In occasione del 100° an­niversario dell’entrata in guerra dell’Italia nel primo conflitto mondiale, sabato 31 ottobre a Borrello si terrà un importante incontro per ri­cordare e omaggiare il sacrificio dei tanti soldati coinvolti, italiani e non, per ribadire con forza e ad alta voce che non si possono progettare presente e futuro senza un occhio consapevole al passato.

Il titolo Milo­vice….senza ritorno fa direttamente riferimento al città della Repub­blica Ceca, fa­cente parte del distretto di Nymburk nella regione del­la Boemia Cen­trale, dove si trova il cimitero militare che fu un campo di prigionia italiano e russo durante il conflitto.

Lì vennero internati quasi 20mila uomini, molti dei quali morirono per epidemia di tifo e per fame, e sepolti ben 5.170 soldati italiani, 521 russi e 51 serbi. In particolare, verranno ricordati quei giovani militari che, dopo la disfatta di Ca­­poretto (24 ottobre 1917), vennero catturati dalle truppe degli Imperi Centrali e internati nei campi di prigionia dislocati un po’ovunque in Europa: Austria, Unghe­ria, Germania, Polonia, Bul­garia. Nomi di località tristissime che rievocano condizioni di vita drammatiche, al limite della stessa sopravvivenza, come appunto Mi­lo­vice ma anche Theresien-stadt, Pecs, Marchtrenk, Mau­thausen.

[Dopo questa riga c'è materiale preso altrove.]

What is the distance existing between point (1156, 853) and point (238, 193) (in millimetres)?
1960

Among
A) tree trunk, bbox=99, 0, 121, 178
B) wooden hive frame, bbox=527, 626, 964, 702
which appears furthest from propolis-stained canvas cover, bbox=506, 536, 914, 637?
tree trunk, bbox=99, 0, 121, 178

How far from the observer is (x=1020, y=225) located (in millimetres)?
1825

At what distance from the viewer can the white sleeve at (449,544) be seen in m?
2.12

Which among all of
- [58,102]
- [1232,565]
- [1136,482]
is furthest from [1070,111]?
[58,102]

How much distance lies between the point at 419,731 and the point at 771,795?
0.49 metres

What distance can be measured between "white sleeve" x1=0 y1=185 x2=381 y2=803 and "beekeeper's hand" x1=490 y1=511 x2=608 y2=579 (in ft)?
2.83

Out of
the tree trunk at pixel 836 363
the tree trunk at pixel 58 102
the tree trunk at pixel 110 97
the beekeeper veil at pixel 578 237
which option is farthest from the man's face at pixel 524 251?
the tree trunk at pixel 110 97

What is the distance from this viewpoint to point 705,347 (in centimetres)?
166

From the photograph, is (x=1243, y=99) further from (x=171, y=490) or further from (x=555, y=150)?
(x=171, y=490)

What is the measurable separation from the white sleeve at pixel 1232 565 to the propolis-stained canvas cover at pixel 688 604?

Mancanza di riscaldamento e di abiti pe­santi per affrontare il duro inverno a cui si aggiungevano scadentissimi pasti quotidiani, una misera brodaglia d’acqua calda, qualche patata marcita, un pu­gno di farina di ghiande e un pezzo di lardo rancido, per mi­gliaia di prigionieri nostri connazionali, molti dei quali non fecero più ri­torno in Italia. Si inizierà alle 17 presso l’ex Liquorificio Evangelista con i saluti del sindaco, in­terverranno il capogruppo e il presidente Ana sezione A­bruzzo, lo scrittore Mario Sal­vitti.